Una sonrisa congelada
Un día que comenzó
azul y brillante, con la sensación del tiempo detenido en medio de algunas
esquinas atestadas de gente. Hago una pausa para comprar agua gasificada y leer
un poco antes de aterrizar en el sexto piso, pausa que se ha convertido en
parte del ritmo habitual de mis días recientes, pausa que está siendo mi manera
de alterar sutilmente mi puntualidad.
Hay una pareja con cara de tragedia en la mesa de enfrente. Debería abandonar, quizá́ no es para ella. El desamor empieza como una sensación punzante y angustiosa y después pasa el tiempo sin que nada pase, hasta que muere en silencio, poco a poco. A veces se convierte en recuerdo. Otras, sólo se olvida. Se me ocurre que es mejor fluir porque no hay nada más triste que aferrarse a algo que nunca volverá́. Sin embargo, a pesar de las limitaciones del amor, de lo que algún día fue, su imperfecta y fugaz existencia vale la pena. Casi siempre. Miles de realidades pequeñas y todo eso que no entiendo. Porque tal vez no hay nada que entender y supongo que así́ está bien.

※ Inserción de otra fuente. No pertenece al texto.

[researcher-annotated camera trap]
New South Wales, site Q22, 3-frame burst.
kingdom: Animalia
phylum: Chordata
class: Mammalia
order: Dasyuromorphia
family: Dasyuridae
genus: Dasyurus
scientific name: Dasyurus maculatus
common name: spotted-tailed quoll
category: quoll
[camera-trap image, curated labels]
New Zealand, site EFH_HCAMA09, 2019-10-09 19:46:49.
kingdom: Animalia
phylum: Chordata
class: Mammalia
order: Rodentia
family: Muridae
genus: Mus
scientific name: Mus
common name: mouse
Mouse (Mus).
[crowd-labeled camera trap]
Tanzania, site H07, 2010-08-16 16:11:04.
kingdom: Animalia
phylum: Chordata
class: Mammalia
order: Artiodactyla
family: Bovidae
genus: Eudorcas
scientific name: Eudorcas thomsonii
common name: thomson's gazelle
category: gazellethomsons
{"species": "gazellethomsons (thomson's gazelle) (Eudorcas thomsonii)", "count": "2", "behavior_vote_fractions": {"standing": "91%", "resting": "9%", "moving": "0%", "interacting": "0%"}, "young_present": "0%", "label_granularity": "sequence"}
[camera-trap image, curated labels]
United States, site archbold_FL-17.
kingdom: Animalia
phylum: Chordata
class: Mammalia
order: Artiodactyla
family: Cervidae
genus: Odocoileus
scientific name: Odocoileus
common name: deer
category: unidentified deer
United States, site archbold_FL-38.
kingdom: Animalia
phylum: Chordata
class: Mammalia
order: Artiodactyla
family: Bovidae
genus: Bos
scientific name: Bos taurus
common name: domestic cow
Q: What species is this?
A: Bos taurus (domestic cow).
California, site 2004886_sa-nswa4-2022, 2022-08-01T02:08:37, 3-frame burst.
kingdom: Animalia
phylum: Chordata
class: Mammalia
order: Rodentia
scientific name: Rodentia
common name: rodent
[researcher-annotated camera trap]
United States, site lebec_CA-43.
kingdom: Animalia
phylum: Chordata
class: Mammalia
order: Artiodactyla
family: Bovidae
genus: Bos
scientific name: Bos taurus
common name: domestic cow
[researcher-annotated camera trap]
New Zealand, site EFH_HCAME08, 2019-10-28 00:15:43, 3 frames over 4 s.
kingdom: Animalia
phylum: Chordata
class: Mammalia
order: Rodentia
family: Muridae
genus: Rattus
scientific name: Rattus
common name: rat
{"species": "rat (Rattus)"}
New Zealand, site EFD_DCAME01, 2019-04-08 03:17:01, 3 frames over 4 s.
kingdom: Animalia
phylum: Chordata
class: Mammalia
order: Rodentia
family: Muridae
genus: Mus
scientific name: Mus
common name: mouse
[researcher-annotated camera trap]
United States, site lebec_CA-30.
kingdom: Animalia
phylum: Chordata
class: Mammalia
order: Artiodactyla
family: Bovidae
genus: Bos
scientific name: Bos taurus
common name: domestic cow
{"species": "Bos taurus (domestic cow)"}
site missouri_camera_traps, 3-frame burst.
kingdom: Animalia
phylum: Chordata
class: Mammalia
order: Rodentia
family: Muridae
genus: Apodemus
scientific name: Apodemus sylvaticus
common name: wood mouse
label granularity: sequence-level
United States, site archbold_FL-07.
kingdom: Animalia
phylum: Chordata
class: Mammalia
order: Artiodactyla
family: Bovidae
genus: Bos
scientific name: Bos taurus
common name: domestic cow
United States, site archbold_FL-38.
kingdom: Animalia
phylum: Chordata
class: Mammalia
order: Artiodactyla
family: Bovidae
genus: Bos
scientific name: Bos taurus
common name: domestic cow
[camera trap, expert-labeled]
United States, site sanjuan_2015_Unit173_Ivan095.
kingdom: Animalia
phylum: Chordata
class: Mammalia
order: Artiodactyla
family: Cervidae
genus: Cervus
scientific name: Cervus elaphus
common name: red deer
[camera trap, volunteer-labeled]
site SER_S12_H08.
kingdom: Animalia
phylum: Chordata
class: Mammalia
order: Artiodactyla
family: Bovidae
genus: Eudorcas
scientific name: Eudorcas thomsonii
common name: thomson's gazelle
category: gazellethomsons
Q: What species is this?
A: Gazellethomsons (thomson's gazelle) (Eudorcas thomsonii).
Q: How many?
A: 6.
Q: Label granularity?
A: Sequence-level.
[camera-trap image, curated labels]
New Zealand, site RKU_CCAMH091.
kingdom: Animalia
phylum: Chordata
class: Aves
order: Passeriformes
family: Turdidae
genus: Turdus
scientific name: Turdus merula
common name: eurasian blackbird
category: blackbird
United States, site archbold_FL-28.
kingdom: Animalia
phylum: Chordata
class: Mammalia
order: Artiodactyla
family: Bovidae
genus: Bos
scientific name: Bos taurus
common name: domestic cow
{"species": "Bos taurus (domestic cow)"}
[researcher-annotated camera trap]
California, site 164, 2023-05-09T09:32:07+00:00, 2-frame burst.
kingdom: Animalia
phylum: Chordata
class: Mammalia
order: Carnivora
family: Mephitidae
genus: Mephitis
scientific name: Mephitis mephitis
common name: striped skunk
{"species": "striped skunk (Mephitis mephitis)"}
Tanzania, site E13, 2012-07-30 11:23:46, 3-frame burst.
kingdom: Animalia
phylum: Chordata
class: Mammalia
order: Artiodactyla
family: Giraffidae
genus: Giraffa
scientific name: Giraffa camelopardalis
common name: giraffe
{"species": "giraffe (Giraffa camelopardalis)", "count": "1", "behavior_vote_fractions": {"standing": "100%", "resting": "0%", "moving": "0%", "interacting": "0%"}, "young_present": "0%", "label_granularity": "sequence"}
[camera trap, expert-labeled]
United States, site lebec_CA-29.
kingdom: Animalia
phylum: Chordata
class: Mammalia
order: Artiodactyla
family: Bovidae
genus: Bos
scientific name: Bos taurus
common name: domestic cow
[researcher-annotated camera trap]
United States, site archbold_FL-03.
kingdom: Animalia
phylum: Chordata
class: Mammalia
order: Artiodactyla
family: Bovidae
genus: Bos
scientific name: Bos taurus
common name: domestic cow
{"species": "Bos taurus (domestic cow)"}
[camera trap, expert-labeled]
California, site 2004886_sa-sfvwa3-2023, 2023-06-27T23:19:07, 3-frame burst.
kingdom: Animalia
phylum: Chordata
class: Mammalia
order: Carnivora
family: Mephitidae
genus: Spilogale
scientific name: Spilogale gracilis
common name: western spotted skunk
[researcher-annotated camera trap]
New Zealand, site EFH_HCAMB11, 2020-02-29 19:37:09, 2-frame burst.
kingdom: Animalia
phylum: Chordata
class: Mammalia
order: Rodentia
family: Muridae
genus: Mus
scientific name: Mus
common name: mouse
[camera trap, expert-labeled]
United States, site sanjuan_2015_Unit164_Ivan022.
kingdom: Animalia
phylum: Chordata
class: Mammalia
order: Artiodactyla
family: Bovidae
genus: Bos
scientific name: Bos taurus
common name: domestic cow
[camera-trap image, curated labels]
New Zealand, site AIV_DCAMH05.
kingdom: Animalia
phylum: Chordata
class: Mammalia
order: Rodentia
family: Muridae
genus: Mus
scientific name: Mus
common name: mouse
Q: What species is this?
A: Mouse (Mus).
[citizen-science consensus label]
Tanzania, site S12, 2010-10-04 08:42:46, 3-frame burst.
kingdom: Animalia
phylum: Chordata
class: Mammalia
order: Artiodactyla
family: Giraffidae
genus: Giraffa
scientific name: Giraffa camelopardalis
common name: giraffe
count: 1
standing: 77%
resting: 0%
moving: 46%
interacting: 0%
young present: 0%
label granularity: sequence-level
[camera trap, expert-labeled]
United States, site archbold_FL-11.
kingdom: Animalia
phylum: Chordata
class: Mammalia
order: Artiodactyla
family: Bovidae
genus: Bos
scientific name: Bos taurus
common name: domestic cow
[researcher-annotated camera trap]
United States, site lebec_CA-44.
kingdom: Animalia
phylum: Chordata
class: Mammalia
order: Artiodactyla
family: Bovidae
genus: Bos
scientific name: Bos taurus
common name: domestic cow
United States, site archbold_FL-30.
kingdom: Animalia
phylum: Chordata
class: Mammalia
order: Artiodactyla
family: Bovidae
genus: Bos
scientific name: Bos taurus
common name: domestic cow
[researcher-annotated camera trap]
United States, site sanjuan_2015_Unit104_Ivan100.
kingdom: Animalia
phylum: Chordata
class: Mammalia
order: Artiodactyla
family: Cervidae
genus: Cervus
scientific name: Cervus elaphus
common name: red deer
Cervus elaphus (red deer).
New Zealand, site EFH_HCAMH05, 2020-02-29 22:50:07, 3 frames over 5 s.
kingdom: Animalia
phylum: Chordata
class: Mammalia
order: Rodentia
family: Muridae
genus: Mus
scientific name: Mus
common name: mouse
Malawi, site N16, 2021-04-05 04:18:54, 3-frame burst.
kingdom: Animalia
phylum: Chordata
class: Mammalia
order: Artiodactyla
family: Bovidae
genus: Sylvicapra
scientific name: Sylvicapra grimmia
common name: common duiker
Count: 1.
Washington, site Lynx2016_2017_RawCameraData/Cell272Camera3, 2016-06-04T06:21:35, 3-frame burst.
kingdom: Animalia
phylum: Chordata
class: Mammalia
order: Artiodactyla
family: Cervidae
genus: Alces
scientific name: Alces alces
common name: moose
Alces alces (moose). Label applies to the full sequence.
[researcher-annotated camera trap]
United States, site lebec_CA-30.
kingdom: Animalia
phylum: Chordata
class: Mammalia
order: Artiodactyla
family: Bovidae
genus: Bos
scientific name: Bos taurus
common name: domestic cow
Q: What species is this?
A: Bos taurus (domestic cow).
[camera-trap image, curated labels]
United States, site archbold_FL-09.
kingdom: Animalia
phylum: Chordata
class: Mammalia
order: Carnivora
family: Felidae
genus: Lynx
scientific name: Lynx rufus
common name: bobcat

A diario, en la oficina, me permito unos segundos de fantasía. Como si el único consuelo en los días grises fuese abrir la ventana, sentir la brisa y sentirme también más intensa, más interesante, más apasionada. Pueden venir tiempos más complejos que me obliguen a abandonar, pero de momento, aquí sigo, y entretanto, van pasando las horas.